U.S. and British commentators have at times said that France's desire for an early easing or lifting of sanctions is motivated by France's own financial interests in the Iraqi economy. Paris, like Moscow, is owed thousands of millions of dollars in debts for past arms sales. At the same time, French firms are said to be interested in developing Iraqi oil fields.
Our correspondent asked Rouleau if these are significant factors in shaping a French policy toward Iraq different from that of Washington and London.

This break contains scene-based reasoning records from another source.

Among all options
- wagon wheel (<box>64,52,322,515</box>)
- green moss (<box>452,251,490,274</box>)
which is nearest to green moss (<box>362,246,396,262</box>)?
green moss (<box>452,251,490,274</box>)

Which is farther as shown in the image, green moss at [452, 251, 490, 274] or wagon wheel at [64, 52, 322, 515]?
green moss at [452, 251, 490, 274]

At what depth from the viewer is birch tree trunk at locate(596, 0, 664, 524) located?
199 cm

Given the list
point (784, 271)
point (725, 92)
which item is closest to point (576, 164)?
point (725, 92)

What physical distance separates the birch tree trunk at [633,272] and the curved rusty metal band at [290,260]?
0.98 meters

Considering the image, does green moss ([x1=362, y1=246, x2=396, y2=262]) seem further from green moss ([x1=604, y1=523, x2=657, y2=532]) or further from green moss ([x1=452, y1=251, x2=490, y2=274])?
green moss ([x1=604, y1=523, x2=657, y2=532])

"The argument is that France is being mercantile ... Well, I think it is part of the polemics between the French on one side and the British and the Americans on the other ... It makes me smile because the Iraqis are so indebted, they owe tens of thousands of millions of dollars in war reparations to Kuwait alone without speaking of other countries ... The French government, as far as I know, has absolutely no illusions about Iraq reimbursing that to anybody, at least for the next 20 or 30 years. So people in the government here are not so ignorant about financial questions [as] to dream about being reimbursed these two or three thousand million dollars which the Iraqis owe France. Now, about the oil fields, ... no contracts have been signed between Iraq and any government because of the UN sanctions [and] nobody knows what will happen after the oil embargo will be lifted. Iraq would give contracts for exploiting the oil fields to whatever company gives it the best terms. It could be an Asian country, it could be Russia, it could be France, but it could also be American companies."
Rouleau stresses that his views represent his informed perspective of France's position toward Iraq and do not in any way constitute an official statement of French policy.